Directions for this task →
Below are records; output exactly the lines from the one with "family: Bovidae" through their final line.

BEGIN Input for this task

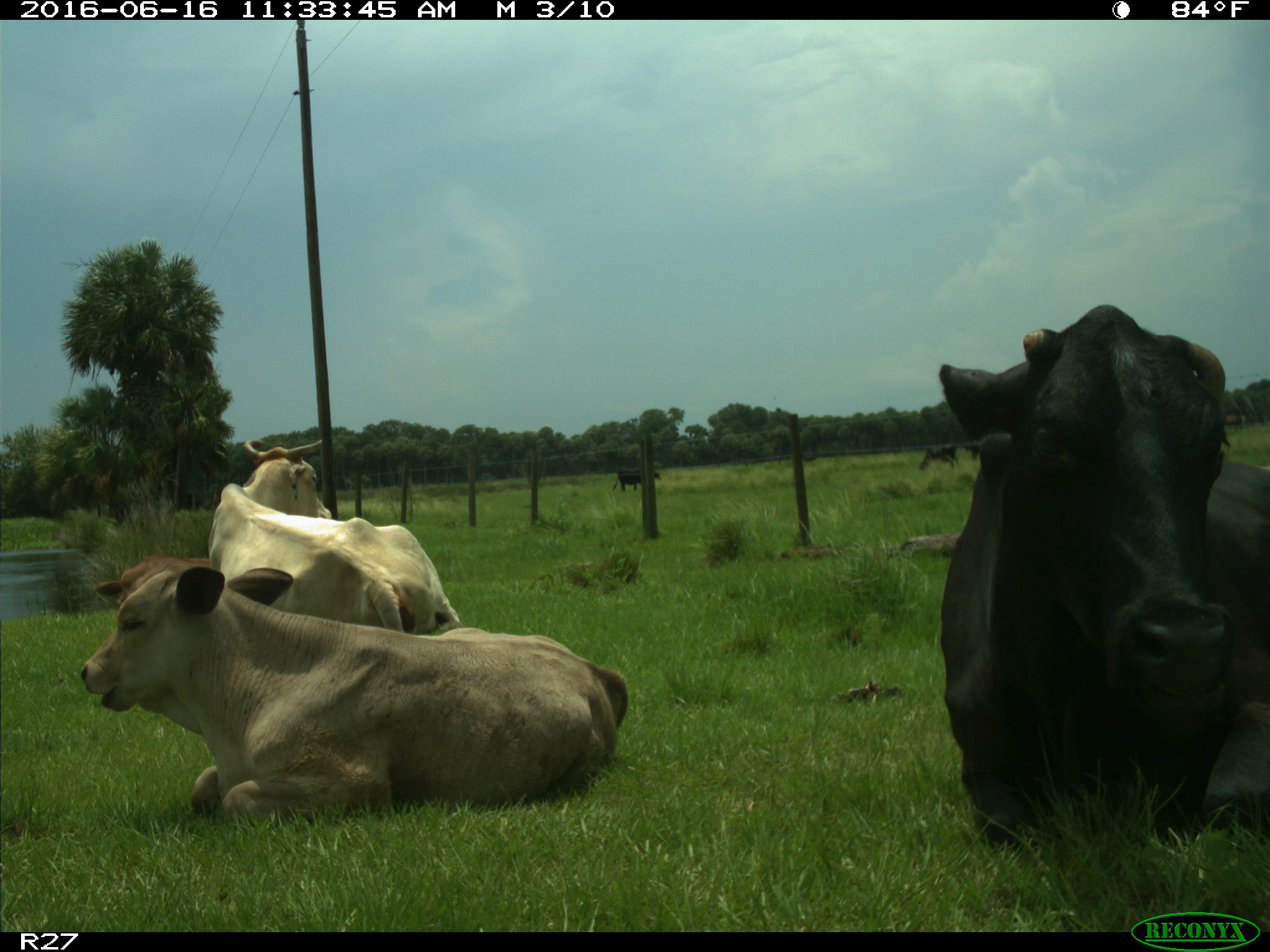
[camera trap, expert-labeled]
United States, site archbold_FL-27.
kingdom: Animalia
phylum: Chordata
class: Mammalia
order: Artiodactyla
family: Bovidae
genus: Bos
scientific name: Bos taurus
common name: domestic cow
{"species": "Bos taurus (domestic cow)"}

END Input for this task

Task solution →
family: Bovidae
genus: Bos
scientific name: Bos taurus
common name: domestic cow
{"species": "Bos taurus (domestic cow)"}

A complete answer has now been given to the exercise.